Once you’ve reached sufficient maturity in your IaC adoption, you’ll want all changes to be made through code. This allows you to lock down other change channels (i.e. cloud console, CLIs) and rely on good software development governance processes to ensure every code change is reviewed.

Security automation seamlessly integrated into your development pipeline can now assess every change to your cloud-native applications and provide visibility into potential inherent risks, avoiding time-consuming manual reviews. This allows you to create mature governance processes that ensure security issues are addressed and compliance requirements are met.

Drift detection

Throughout your journey to IaC maturity, changes will be made to your cloud environment through IaC, as well as traditional channels such as the CSP console or command-line tools. When developers make direct changes to deployed environments, you lose visibility, which can lead to significant risks.
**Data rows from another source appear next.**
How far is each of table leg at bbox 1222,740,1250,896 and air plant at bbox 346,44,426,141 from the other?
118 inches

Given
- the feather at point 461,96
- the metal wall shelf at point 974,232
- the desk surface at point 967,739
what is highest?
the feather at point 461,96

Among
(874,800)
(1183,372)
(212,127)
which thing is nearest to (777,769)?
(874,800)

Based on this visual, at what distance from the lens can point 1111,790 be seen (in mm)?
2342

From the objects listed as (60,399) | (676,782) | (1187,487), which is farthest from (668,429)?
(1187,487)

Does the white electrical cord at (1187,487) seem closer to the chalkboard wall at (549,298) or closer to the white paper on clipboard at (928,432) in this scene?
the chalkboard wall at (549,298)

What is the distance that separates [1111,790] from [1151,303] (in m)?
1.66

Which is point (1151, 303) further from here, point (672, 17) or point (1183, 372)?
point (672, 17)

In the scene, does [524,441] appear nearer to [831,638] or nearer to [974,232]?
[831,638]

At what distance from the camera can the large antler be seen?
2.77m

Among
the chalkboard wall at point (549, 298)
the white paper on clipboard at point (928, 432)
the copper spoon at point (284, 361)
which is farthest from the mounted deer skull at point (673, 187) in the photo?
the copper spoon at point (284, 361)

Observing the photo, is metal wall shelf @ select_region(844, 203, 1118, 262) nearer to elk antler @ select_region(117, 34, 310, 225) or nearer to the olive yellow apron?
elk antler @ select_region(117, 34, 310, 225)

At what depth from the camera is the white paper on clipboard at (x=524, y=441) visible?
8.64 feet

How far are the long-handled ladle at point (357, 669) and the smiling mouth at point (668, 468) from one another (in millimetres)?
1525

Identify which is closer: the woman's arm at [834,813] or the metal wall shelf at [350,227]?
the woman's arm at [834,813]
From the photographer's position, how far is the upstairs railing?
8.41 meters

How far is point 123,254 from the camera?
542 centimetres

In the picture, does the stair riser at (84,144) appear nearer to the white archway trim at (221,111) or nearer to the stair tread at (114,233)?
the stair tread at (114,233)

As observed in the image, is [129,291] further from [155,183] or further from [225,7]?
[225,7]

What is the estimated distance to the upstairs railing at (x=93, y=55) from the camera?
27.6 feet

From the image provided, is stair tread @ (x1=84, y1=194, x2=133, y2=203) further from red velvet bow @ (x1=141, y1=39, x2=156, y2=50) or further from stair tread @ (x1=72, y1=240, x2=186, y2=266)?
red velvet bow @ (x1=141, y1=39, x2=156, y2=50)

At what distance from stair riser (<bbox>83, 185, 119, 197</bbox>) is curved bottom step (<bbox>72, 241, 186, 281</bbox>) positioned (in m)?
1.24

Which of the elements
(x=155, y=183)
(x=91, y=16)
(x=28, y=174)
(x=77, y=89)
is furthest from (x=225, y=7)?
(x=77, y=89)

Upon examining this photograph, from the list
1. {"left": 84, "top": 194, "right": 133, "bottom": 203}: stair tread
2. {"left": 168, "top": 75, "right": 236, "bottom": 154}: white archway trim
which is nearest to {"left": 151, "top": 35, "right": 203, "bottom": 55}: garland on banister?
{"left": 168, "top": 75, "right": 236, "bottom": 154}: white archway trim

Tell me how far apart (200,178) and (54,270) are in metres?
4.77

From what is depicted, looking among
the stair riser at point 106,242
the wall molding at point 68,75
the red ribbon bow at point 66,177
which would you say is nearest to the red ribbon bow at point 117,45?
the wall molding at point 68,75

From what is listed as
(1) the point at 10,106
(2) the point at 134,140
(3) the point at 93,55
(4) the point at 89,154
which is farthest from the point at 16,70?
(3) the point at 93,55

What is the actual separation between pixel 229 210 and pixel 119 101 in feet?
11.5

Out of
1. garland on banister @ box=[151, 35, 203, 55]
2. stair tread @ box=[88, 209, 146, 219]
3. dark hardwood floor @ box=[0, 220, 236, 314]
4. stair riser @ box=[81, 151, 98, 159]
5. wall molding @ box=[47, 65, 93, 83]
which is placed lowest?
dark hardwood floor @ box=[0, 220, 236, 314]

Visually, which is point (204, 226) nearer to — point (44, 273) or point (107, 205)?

Also, your IaC will no longer represent your source of truth, so evaluating your IaC may give you an incomplete picture.

Investing in drift detection capabilities that validate your deployed environments against your IaC can ensure that any drift is immediately detected and corrected by pushing a code change to your IaC.

Developer and Security Champions

Security teams should focus on developer workflow and experience and seek to continuously reduce friction to implement security. Having developer champions within security who understand the challenges developers face can help ensure security automation meets developer needs. Similarly, security champions within development teams can help raise security awareness and create a positive feedback loop to help improve design patterns.

The bottom line

IaC can be risky business, but it doesn’t have to be. Higher speed and more consistent deployments are in sight, as long as you are able to invest in the right places. By being strategic and intentional and investing in the necessary areas, your organization’s security team will be better positioned to keep up with the rapid and frequent changes when adopting IaC.

Are you ready to take advantage of what IaC has to offer? There is no better time than now.